Methods: In this study, we evaluated 18,330 genes, including 1111 autophagy-related genes, (ARGs), across 579 TNBC samples from online databases. Differentially expressed ARGs in TNBC were identified using high-throughput RNA-seq data from the Cancer Genome Atlas (TCGA). Prognostic factors were examined through Cox regression and multivariate Cox analyses, with predictive efficacy assessed using receiver operating characteristic (ROC) curves. A nomogram integrating the risk signature with clinicopathological factors, such as TNM stage, was developed. Immunohistochemical analysis of clinical samples was also conducted.

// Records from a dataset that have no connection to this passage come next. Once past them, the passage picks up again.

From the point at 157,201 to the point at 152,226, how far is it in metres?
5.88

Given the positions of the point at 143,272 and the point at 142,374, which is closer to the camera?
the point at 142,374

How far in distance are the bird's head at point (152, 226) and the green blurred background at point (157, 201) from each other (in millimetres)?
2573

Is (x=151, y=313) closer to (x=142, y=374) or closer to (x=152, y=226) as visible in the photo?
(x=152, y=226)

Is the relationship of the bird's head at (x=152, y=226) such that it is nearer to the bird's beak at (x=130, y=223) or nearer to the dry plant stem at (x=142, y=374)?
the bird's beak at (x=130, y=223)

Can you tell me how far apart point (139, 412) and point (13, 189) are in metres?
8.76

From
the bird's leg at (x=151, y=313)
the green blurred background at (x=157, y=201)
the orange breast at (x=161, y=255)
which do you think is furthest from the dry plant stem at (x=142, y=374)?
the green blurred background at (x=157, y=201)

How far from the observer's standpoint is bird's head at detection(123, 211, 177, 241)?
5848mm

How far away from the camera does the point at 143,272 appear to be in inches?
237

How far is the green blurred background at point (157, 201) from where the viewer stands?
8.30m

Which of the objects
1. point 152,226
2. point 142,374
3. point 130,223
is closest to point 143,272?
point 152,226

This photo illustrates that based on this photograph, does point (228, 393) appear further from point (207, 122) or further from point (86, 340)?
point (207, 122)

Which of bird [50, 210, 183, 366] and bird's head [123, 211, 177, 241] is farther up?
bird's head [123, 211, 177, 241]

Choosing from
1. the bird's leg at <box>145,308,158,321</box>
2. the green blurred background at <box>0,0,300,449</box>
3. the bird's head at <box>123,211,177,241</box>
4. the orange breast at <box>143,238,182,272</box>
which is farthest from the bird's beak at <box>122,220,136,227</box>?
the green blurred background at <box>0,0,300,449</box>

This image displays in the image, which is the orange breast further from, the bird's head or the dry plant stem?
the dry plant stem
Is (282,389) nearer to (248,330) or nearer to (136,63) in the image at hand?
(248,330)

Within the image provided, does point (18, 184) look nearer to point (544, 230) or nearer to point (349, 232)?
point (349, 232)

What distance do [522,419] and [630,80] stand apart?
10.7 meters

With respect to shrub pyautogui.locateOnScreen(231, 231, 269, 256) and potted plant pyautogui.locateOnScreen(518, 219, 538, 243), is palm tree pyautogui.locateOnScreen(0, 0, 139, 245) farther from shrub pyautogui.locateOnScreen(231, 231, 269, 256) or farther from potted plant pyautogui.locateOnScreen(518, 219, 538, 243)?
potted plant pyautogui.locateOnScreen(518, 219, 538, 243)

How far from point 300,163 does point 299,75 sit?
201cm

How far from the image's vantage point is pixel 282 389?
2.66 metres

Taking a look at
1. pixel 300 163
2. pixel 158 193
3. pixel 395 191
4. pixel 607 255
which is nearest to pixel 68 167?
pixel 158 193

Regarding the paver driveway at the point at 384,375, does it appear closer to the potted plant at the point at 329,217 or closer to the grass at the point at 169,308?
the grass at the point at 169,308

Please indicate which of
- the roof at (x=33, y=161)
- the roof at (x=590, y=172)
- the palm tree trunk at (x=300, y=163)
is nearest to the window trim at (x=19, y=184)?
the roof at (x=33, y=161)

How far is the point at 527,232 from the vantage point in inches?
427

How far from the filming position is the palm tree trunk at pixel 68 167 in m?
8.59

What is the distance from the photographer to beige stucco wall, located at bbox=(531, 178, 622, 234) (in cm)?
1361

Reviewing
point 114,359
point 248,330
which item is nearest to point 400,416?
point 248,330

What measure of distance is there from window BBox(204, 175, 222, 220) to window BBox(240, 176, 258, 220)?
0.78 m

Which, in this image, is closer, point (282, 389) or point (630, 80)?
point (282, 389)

Results: EIF4EBP1 and NPAS3 were significantly correlated with prognostic outcomes in patients with TNBC. Multivariate Cox regression analysis demonstrated that the expression levels of these two genes were accurate predictors of disease progression in TNBC samples from TCGA and the GSE31519 dataset. The efficacy of this predictive model was validated using ROC curve analysis and calibration plots, confirming its ability to accurately estimate the 1-, 2-, and 3-year survival rates for individuals with TNBC. Additionally, EIF4EBP1 and NPAS3 expression influenced drug sensitivity in TNBC cell lines, with notably lower NPAS3 expression in TNBC tissues, particularly in Stage III cases. This study is the first to report NPAS3 expression in patients with TNBC.

Conclusion: The autophagy-related genes EIF4EBP1 and NPAS3 may serve as independent prognostic factors for individuals with TNBC.